This one is less factual, but still fun.
I still haven't got a handle on the community's theme, but this is very horsey and I think you'll like it. This is the kind of thing I don't dare post in equestrian for fear of bitching. So you get it! Crits welcomed.
Seven kinds of nosebleeds with horses, and only two belong to them. The only thing they all have in common is the blood flowing down, so much redder than you’d think, smearing or dripping or running in a slow twisting stream through fur or over flesh. Everything else is disparate.

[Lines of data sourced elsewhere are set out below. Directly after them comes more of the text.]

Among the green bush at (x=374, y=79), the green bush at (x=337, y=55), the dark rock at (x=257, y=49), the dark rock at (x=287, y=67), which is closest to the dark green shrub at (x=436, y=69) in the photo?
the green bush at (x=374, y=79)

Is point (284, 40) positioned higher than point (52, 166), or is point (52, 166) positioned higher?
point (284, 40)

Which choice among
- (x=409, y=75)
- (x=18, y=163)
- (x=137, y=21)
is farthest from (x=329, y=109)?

The first you never even notice, thinking it drool flung back from a tossed head or maybe sweat from your brow that drips down your face and is wiped away with a black suede-and-cotton glove. The last traces of it vanish when you plunge your face into the horse’s trough, quenching your thirst as he does.

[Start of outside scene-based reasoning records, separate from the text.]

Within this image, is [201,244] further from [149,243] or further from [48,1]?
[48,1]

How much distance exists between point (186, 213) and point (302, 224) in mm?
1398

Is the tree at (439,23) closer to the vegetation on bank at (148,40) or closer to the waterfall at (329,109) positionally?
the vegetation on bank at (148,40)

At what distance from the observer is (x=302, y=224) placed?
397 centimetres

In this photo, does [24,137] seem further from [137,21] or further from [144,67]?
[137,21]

The second is mostly unavoidable, and is the horse’s fault. They’re all the horse’s fault at the heart of it, save one, and they’re the only thing you can rightfully blame them for. In every other case – every kick, every fall, every bite and cut and injury – it is your fault. Always. It is the one ironclad rule; only when the blood pours from your nose and down your face do they become responsible. And so you may be comforted as one part of their anatomy or other hits you full and purposefully in the face and the stars burst behind your eyes, for you are blameless. The river of red is gratifyingly bright and your nose is usually broken. Wear it as a badge of honor – it happens to everyone eventually – and watch your horse look both guilty and pleased.

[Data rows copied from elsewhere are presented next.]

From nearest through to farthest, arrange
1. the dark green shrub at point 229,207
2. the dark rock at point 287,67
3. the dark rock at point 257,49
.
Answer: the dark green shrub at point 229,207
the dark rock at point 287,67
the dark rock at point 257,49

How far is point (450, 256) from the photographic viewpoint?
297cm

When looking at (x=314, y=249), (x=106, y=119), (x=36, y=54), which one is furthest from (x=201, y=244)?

The third is your own fault, the only one of its kind, and involves the handles of pitchforks, the tines of rakes, and a certain human carelessness in where you step.
The fourth is incidental, highly unexpected, strangely painful, and is the horse’s fault in a uniquely roundabout way; it usually brings about the dropping of anything you may be carrying and the clapping of a hand to your poor face in offended surprise. It can be blamed on the stiff stalks of hay that jab you in the nose as you attempt to feed your deeply amused horse, who will later refuse to eat his bloodied dinner.
The fifth is from the ground, and from the rocks half-buried in it, or from the white rail fence or the unmoving, unforgiving tree as you strike them in falling off. It is usually embarrassing, but never in any way debilitating. Often (usually, always) it is showy, but neither painful nor damaging; just enough blood to stain your show clothes, no more. Nothing is ever broken; you’ll have no battle scars.
The horses themselves get only two types of nosebleeds, the redness flowing out from the rete mirabile, the miraculous net that cools their blood: the sixth, laughably minor, and the seventh, usually deadly. Either they have bumped their nose or ruptured a lung; it is often difficult to tell which.